Fifteen years later, I found myself in a meeting with GO Publisher and Editor-in-Chief Amy Lesser. It was one of those steaming hot New York City days where the summer fatigue hangs heavy in the air. Only, I didn’t feel tired at all; I felt ready. I was going to work for the one and only GO Magazine!

Right after I accepted the position as Executive Editor of GO Magazine, I met up with the Stonewall Inn co-owner Stacy Lentz at Duplex in the West Village. We sat outside and excitedly discussed my new role at GO Magazine as we slugged back cocktails and listened to the soothing sounds of weeknight traffic swishing by. It almost sounds like waves crashing if you close your eyes.

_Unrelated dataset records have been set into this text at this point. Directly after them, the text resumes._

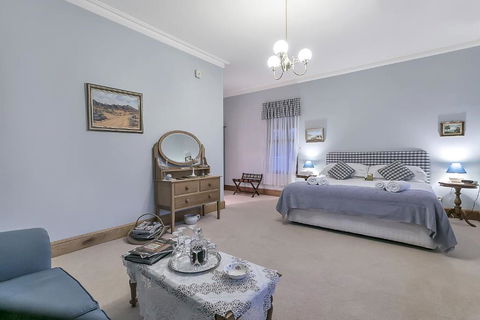 Abbotsford Country House - Accommodation Broome 6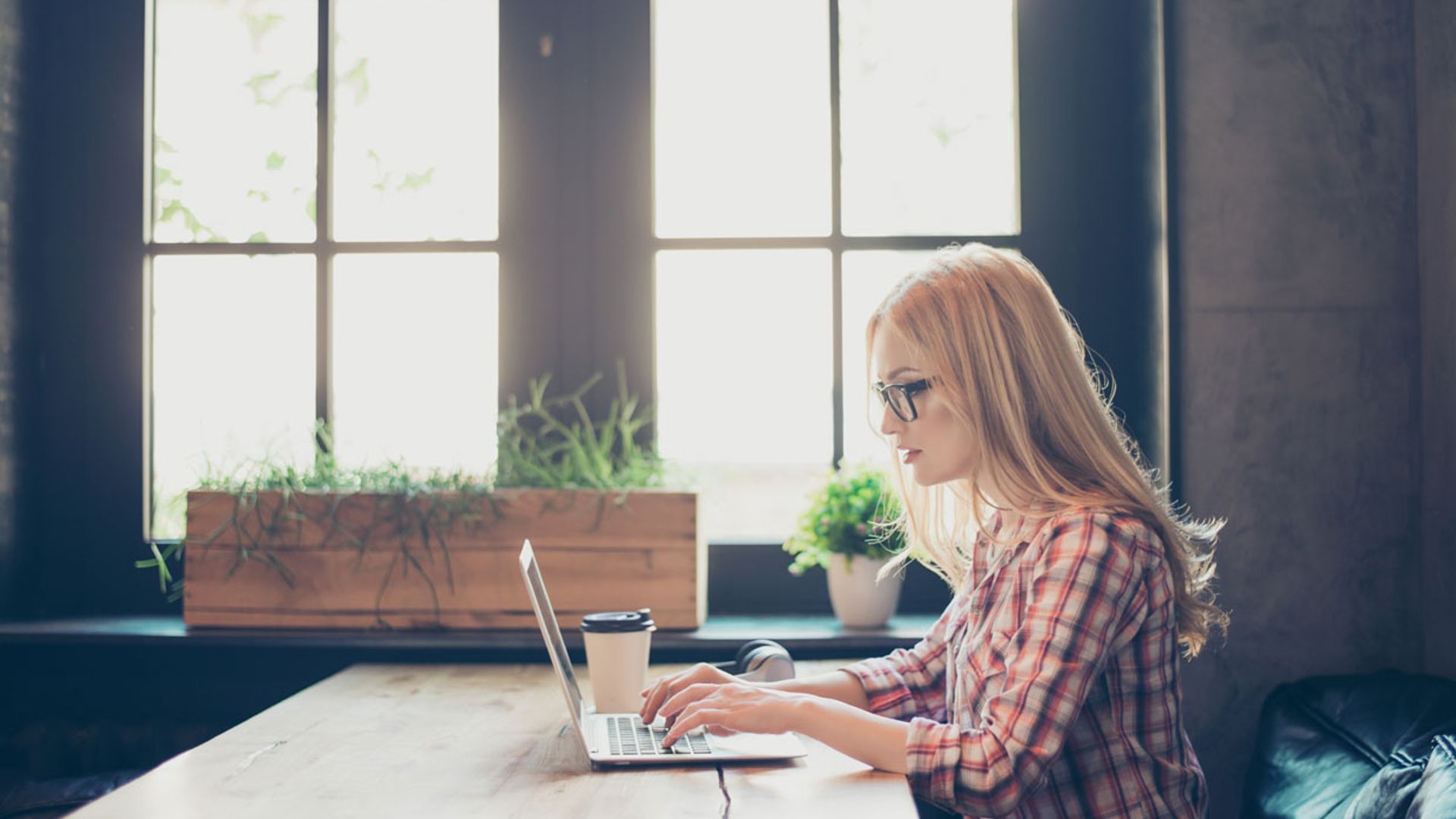 Consejos para teletrabajar evitando que tu espalda sufra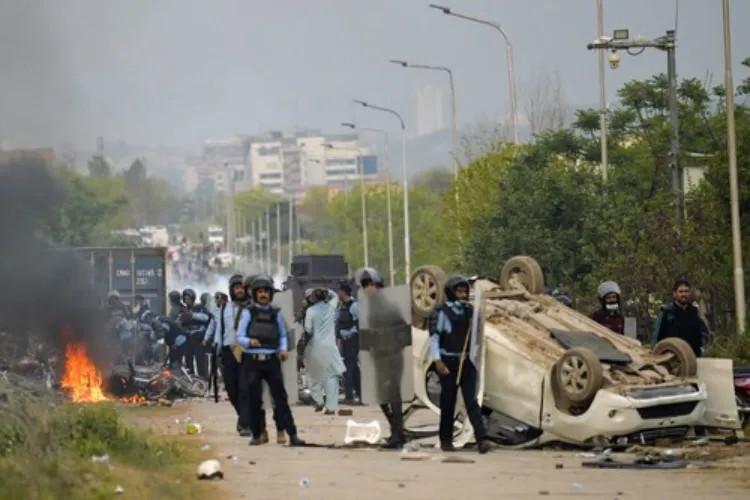 پاکستان- اسلام آباد میں ہنگامہ آرائی، عمران خان سمیت 18 رہنماؤں پر دہشت گردی کا مقدمہ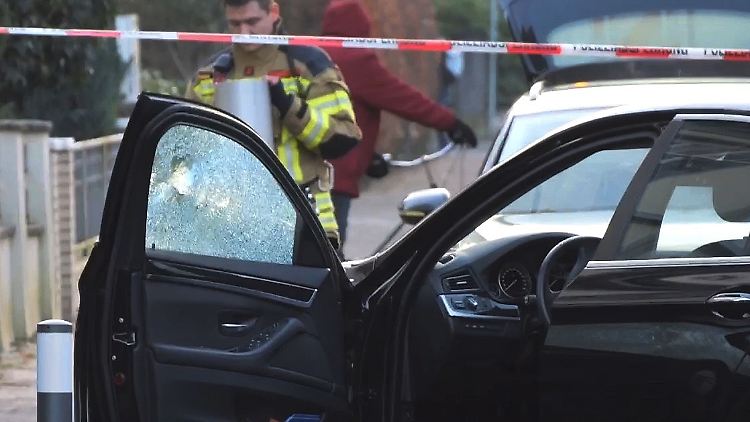 Der oder die Täterin soll dunkel gekleidet gewesen sein.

I walked home feeling so alive that night. I felt like my sixteen-year-old self, saucer-eyed, serious, and besotted with lesbian New York. To me, GO Magazine was lesbian New York. Before I ever set foot in Stonewall or clinked glasses with the bartenders at Cubby or met up with my friends for a mid-week cocktail at Hens or watched, starry-eyed, as go-go dancers created art with their bodies at the amazing lesbian parties that glimmer and glitter across all five boroughs, I read GO Magazine. And now, I was going to be a part of the GO magic — just as I’d predicted all those years ago. I felt like I was dreaming.

For the past four years, GO has been the focus of my life. While I might have shifted my role from Executive Editor to the (far more fitting) role as Senior Writer, my passion for GO has never once wavered. Writing for GO feels like home. The GO team is my family, and so are the incredible, smart, sophisticated, multi-faceted readers I’ve had the honor of writing for! I know this sounds unprofessional, but fuck it; it’s me, your lesbian big sister. And like I’ve told you all before, big sisters never lie, and I’m no exception. I love you.

And I’m going to be real with you. Today is my last day as the Senior Writer of GO Magazine. Choosing to step down from this role is honestly one of the hardest decisions I’ve ever had to make, personally and professionally. I love working with the GO Team. Never have I ever worked with such a fiery, passionate, smart, creative, and wildly opinionated group of women. I’ve loved every second of creating with them, even when we’ve disagreed or grown delirious from banging out a print issue until 4 a.m. In fact, the most joyful moments I’ve had at GO have been in the heated editorial debates and the late nights perfecting the magazine. I’m happiest when surrounded by passion, and GO is all passion. 

But if there’s one thing I’ve learned in this wild, crazy, haphazard life, it’s that you have to listen to your gut. And my gut tells me it’s time to focus on my book writing and solo creative endeavors. My gut tells me it’s time to leave room for the next generation of voices at GO. My gut tells me that GO has been in my heart for 15 years and that love isn’t going anywhere. It runs deeper than a job title. It will live inside of me forever.

I want to thank the GO readers all so much for reading my essays, for all the private messages, the feedback, and the endless support and love you’ve given me. You’re all my muses, and I feel your energy next to me every single time I write. Sometimes I don’t even feel like it’s me writing; I feel like I’m just the vessel that houses all of your creativity and heart and fire.

Lastly, I want to thank Amy Lesser for bringing me into the precious GO orbit. I can’t wait to tell my 16-year-old self that her fleeting thought in an East Village coffee shop actually turned into the most exciting reality.